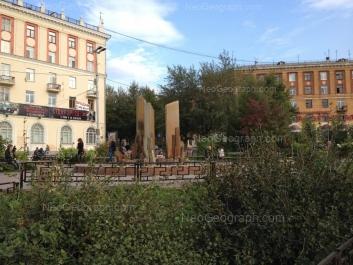 На фото видно: Баумана улица, 2; Краснофлотцев улица, 2. Екатеринбург (Свердловская область)
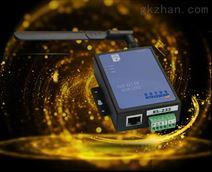 集智达推出GIOT-4010 带VPN功能4G DTU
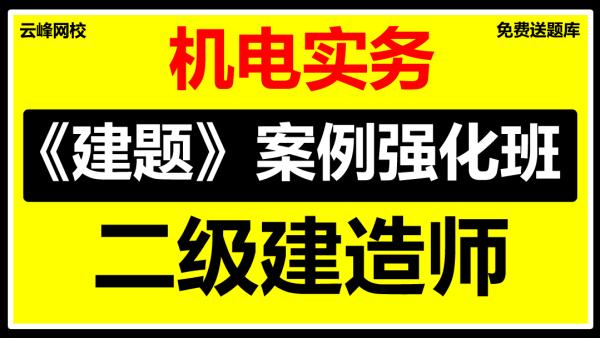 2021二建机电实务建题案例强化班二级建造师机电实务【云峰网校】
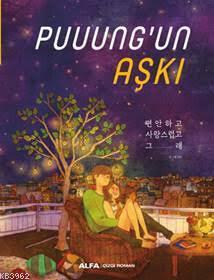Puuung'un Aşkı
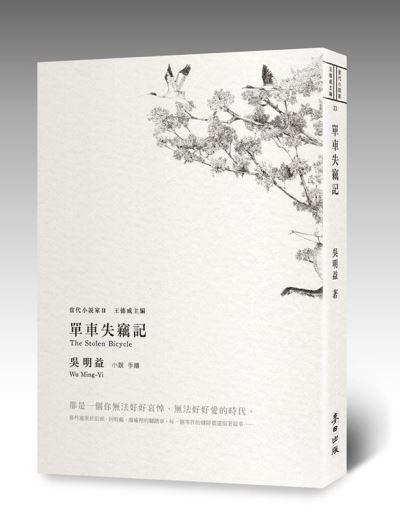 曼布克獎國籍事件 吳明益堅持代表台灣的聲音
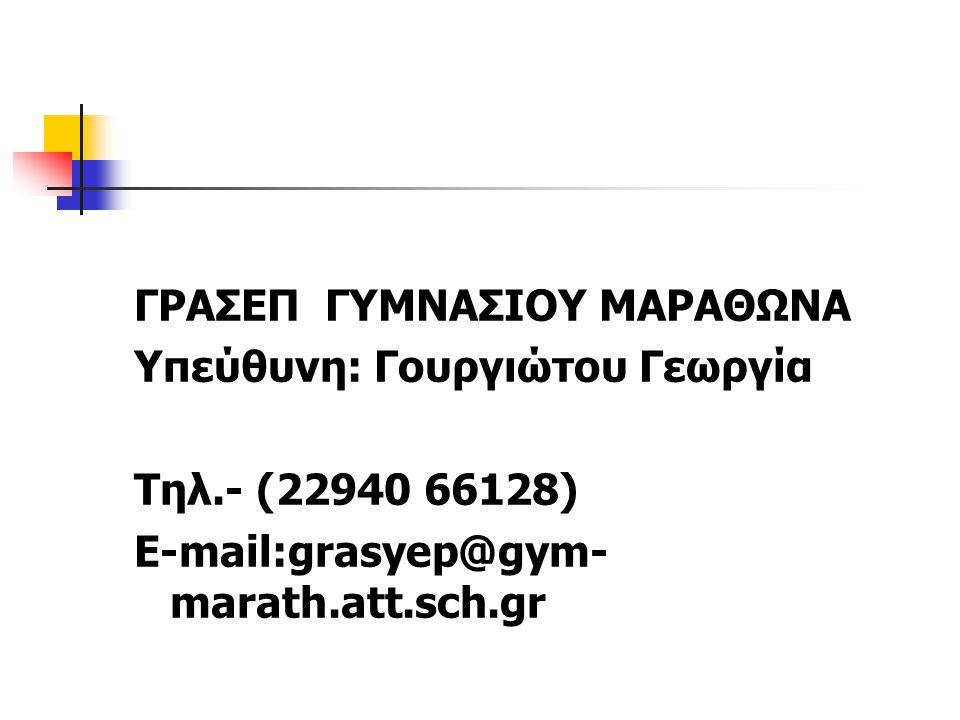 ΓΡΑΣΕΠ ΓΥΜΝΑΣΙΟΥ ΜΑΡΑΘΩΝΑ Υπεύθυνη: Γουργιώτου Γεωργία Τηλ.- (22940 66128) E-mail:grasyep@gym- marath.att.sch.gr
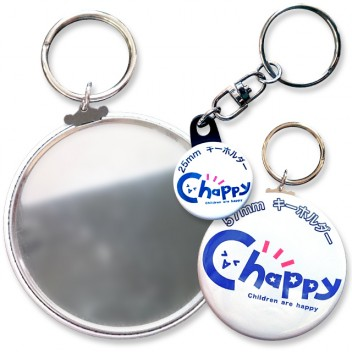 badge-keychain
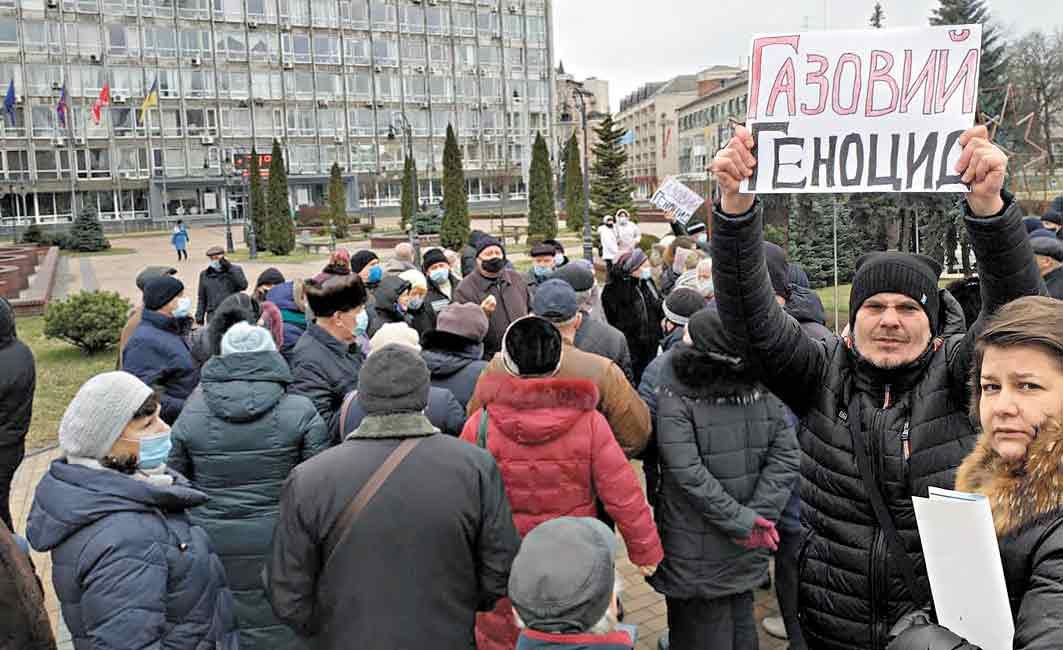 Тарифні Майдани сколихнули і Вінниччину. У Козятині, Жмеринці, Калинівці, Могилеві-Подільському та у Вінниці, як і в інших областях України, підвищення плати за газ та енергоносії в умовах пандемії люди назвали геноцидом нації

Required work: The answer must be an exact copy of the lines from the one that holds "集智达推出GIOT-4010 带VPN功能4G DTU" through the end of the data, both included, with no pictures.

Expected output:
 集智达推出GIOT-4010 带VPN功能4G DTU
 2021二建机电实务建题案例强化班二级建造师机电实务【云峰网校】
Puuung'un Aşkı
 曼布克獎國籍事件 吳明益堅持代表台灣的聲音
 ΓΡΑΣΕΠ ΓΥΜΝΑΣΙΟΥ ΜΑΡΑΘΩΝΑ Υπεύθυνη: Γουργιώτου Γεωργία Τηλ.- (22940 66128) E-mail:grasyep@gym- marath.att.sch.gr
 badge-keychain
 Тарифні Майдани сколихнули і Вінниччину. У Козятині, Жмеринці, Калинівці, Могилеві-Подільському та у Вінниці, як і в інших областях України, підвищення плати за газ та енергоносії в умовах пандемії люди назвали геноцидом нації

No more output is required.